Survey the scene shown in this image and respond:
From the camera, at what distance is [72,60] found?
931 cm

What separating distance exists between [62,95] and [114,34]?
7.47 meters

···

## YOUR TASK
Present every line of the entries above as a numbered list, leaving out the blank lines.

## TASK OUTPUT
1. Survey the scene shown in this image and respond:
2. From the camera, at what distance is [72,60] found?
3. 931 cm
4. What separating distance exists between [62,95] and [114,34]?
5. 7.47 meters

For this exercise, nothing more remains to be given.